Source passage:
========================================

|Please respect this beautiful area. Stay on established trails and do not trample any vegetation|
This route dictated where the bolts went, not all of the rock sounded good when hit with a hammer, so you might not like where the bolts are. However I personally find them very usable. The start might have some green slime around it. Start in a steep left facing corner, climb up passing 1 bolt to a mantle. From here find that sweet jug, lean out and clip the bolt. The holds are hard to find and use but they are there. There was a fixed chain draw on bolt 3 to help with the hard clip. After clipping the 3rd there are a few ways to do it, straight up (which is hardest) or going out left and coming back in the "line" (exciting!). The route feels a lot longer than 4 bolts!
I personally wouldn't let any green horns belay me on this, attention is a must.
Start on the far right side of the Whipper Wall on the west side. A short scramble will put you at the base. Its the large roof on the far right side of the west face.

========================================

[Stored data entries]
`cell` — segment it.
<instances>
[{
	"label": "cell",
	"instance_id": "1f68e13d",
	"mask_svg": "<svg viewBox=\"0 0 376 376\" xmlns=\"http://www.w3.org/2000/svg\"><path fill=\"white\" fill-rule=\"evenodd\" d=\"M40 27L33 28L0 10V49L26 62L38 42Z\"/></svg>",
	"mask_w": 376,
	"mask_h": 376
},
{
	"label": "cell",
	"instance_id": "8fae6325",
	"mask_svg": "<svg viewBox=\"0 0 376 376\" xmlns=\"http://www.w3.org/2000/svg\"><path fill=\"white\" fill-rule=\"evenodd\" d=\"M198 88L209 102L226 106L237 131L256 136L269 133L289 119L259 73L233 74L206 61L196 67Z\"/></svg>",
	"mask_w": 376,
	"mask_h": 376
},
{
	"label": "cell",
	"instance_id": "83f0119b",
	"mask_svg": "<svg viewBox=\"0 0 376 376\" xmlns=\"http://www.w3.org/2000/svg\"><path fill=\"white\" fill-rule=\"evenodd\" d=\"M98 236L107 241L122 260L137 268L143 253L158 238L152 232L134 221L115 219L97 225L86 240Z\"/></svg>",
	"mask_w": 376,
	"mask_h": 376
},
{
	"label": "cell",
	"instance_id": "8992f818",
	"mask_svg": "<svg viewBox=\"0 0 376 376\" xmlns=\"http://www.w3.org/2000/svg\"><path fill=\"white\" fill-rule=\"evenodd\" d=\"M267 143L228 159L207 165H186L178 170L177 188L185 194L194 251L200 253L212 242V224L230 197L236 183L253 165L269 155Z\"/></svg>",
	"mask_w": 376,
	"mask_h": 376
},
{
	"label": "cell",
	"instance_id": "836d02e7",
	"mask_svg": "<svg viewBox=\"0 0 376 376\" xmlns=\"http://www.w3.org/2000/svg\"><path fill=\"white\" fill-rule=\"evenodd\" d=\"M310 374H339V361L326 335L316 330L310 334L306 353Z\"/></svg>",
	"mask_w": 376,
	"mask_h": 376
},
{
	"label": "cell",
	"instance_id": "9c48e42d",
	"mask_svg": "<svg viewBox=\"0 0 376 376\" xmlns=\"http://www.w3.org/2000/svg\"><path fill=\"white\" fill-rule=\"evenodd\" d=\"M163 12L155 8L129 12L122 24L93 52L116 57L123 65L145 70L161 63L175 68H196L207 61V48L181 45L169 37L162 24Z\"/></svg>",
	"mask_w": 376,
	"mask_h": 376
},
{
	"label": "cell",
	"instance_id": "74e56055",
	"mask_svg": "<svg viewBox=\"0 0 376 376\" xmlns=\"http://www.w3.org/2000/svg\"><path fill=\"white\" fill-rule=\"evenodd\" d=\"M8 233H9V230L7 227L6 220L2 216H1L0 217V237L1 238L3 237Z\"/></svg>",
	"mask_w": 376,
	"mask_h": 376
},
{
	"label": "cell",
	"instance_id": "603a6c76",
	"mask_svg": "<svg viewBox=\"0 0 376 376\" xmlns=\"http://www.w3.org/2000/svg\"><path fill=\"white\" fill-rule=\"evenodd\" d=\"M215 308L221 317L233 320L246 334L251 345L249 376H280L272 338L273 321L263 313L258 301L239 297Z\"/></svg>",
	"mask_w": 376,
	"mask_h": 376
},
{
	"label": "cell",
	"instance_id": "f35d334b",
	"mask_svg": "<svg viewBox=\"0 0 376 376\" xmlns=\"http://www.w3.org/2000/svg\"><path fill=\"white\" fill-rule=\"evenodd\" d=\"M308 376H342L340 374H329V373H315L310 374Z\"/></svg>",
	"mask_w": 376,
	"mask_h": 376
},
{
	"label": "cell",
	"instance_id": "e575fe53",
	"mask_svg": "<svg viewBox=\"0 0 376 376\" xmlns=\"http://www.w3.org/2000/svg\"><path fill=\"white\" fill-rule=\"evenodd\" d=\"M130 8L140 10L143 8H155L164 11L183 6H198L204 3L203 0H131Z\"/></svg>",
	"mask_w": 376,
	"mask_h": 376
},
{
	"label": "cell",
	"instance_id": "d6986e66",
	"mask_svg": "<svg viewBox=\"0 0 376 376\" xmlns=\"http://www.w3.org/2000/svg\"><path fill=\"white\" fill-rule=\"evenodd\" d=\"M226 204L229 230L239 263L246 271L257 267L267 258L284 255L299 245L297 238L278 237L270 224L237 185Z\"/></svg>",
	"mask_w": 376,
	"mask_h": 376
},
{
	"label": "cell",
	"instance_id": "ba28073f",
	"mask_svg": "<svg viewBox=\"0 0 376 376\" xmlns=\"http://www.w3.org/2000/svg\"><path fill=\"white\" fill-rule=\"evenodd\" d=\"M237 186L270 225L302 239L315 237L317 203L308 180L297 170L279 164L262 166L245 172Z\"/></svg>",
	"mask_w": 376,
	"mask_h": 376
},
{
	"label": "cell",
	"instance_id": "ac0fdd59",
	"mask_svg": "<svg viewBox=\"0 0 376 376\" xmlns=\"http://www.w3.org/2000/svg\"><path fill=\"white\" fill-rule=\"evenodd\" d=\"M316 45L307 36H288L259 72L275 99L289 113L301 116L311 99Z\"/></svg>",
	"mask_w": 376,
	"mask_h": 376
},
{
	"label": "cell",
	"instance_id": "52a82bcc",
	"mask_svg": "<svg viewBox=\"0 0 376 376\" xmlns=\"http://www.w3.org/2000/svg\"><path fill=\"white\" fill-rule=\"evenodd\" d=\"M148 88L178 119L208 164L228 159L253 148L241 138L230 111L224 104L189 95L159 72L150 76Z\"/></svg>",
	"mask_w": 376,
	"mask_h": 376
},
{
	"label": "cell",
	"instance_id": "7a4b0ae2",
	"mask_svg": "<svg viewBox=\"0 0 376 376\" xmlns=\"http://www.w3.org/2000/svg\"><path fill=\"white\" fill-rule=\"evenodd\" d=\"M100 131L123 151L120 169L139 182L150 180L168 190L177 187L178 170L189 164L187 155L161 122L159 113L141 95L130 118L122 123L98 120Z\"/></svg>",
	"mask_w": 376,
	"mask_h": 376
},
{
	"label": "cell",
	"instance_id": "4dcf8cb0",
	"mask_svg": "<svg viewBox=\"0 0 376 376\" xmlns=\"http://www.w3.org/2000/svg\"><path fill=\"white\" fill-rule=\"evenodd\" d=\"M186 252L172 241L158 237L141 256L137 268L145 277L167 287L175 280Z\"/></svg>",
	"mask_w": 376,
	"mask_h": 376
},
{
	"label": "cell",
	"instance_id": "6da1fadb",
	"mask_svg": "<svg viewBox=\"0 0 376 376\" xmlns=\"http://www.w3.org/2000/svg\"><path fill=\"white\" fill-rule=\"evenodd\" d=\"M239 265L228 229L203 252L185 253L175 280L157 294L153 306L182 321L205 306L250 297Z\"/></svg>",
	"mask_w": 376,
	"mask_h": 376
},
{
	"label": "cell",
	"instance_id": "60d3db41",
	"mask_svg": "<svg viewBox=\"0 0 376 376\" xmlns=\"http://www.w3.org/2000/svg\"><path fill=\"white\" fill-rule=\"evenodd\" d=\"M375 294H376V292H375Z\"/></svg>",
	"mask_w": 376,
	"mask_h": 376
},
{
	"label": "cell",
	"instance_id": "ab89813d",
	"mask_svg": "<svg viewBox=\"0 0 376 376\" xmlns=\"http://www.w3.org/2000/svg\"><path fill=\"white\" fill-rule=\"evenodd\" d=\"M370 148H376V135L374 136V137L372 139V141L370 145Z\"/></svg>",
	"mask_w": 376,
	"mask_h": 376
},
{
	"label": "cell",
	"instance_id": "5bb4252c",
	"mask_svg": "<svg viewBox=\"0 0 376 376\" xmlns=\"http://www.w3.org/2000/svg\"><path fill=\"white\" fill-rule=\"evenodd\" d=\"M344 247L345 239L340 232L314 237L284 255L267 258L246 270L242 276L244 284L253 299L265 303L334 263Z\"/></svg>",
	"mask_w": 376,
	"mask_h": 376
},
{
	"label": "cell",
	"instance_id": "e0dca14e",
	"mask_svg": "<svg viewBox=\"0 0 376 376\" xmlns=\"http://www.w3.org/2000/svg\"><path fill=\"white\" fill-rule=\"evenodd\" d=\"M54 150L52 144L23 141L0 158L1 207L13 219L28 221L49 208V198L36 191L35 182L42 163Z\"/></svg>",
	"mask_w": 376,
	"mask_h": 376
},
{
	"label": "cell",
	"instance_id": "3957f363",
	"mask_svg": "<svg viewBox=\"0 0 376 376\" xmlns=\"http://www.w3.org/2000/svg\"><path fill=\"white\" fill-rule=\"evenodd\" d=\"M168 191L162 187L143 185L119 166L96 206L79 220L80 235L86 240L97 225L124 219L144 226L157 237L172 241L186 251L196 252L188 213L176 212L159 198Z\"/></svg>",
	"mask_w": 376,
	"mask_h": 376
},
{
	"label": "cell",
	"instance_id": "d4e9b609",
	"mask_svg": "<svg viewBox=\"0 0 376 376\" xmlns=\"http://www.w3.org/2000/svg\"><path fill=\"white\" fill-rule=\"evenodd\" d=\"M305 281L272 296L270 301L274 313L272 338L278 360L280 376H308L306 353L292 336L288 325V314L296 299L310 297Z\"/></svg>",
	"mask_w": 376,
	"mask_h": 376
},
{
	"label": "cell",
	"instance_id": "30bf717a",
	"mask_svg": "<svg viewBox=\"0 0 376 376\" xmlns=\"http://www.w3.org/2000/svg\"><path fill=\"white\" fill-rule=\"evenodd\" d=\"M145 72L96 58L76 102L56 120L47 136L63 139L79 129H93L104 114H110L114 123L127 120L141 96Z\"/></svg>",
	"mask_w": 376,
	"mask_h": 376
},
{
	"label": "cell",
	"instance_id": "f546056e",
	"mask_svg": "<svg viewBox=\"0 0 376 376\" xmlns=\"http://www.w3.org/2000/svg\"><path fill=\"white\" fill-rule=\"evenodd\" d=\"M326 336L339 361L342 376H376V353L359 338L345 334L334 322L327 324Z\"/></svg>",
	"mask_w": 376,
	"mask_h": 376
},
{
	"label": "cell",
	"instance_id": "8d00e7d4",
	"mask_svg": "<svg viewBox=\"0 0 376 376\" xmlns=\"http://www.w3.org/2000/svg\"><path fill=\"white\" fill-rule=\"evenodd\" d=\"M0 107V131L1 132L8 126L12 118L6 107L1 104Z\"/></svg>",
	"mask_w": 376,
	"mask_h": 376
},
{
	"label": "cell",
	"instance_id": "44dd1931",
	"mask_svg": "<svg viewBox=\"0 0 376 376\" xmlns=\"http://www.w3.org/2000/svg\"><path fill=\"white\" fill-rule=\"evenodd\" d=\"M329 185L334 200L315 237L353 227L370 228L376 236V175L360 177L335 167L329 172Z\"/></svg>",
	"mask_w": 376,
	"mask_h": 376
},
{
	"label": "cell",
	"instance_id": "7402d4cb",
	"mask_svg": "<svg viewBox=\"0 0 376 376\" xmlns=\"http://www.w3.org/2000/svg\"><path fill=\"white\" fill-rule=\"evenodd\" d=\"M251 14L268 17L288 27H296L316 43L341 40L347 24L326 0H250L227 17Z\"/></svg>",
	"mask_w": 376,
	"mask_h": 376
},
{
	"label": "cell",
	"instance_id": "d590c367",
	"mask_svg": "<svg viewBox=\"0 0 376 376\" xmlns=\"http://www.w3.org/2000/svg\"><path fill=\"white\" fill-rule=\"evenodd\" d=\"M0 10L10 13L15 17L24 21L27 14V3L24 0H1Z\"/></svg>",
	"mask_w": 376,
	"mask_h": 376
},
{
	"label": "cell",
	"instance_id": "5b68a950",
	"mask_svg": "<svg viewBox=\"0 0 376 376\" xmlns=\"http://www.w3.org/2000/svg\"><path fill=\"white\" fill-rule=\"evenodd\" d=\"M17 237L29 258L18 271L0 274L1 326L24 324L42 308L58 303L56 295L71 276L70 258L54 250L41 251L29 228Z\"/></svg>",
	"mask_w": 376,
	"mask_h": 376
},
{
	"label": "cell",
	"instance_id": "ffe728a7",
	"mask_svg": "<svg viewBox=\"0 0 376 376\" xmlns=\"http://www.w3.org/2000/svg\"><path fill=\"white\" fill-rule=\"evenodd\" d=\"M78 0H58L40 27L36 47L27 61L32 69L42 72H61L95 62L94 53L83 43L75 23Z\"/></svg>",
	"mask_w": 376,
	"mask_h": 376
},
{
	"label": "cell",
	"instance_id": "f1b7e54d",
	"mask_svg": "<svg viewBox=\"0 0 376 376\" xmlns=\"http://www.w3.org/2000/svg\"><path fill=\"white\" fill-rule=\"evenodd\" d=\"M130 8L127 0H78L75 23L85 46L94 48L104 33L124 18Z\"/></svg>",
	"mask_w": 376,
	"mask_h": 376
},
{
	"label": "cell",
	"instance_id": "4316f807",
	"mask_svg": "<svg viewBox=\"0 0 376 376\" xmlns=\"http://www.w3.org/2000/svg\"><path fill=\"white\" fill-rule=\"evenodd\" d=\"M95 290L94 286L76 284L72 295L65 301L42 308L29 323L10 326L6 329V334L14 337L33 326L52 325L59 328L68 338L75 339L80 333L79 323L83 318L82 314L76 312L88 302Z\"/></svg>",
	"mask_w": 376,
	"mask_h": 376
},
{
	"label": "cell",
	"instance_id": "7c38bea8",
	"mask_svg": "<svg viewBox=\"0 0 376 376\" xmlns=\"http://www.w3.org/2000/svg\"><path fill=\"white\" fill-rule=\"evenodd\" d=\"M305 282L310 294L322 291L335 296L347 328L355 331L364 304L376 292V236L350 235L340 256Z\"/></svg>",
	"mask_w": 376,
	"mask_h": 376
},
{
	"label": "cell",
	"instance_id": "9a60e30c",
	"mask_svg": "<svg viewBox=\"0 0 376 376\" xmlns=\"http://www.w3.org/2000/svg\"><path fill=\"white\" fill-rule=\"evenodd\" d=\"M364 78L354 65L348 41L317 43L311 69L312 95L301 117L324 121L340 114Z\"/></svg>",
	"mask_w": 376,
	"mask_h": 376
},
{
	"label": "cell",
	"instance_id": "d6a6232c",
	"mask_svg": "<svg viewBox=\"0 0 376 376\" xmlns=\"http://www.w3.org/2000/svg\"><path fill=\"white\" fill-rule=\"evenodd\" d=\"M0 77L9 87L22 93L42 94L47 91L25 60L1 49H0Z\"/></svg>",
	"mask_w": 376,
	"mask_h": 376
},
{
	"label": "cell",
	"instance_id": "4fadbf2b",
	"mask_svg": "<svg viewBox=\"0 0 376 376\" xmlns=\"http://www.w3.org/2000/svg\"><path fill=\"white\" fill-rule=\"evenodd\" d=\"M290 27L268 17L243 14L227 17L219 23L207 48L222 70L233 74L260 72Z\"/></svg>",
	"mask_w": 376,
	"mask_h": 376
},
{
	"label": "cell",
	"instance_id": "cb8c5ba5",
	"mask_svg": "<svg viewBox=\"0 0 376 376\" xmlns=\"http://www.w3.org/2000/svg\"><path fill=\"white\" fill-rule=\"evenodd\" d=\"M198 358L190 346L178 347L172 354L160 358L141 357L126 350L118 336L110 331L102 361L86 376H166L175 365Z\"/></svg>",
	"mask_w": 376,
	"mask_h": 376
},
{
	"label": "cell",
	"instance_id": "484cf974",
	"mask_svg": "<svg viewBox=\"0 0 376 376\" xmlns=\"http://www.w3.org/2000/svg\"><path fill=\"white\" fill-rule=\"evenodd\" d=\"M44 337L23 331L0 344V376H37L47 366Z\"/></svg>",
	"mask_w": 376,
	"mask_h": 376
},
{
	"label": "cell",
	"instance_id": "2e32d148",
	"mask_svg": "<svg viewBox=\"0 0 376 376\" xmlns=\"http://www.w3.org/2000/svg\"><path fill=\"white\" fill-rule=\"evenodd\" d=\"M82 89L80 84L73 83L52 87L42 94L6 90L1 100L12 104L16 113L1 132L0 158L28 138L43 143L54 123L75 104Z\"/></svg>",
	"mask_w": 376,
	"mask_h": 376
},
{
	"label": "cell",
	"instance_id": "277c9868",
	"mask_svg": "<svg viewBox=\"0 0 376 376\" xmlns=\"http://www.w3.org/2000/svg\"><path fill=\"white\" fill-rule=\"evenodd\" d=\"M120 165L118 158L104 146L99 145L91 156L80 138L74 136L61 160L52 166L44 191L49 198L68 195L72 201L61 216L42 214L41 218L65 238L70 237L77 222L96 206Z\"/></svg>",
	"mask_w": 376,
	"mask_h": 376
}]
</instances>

========================================

Required tasks:
a) In the route description, what was on bolt 3 to help with the hard clip?
b) Duplicate the part of the route description starting at "I personally wouldn't" and ending at "the west face.".
Rely only on the route description when completing the tasks.

Outputs in order:
a) A fixed chain draw.

b)
I personally wouldn't let any green horns belay me on this, attention is a must.
Start on the far right side of the Whipper Wall on the west side. A short scramble will put you at the base. Its the large roof on the far right side of the west face.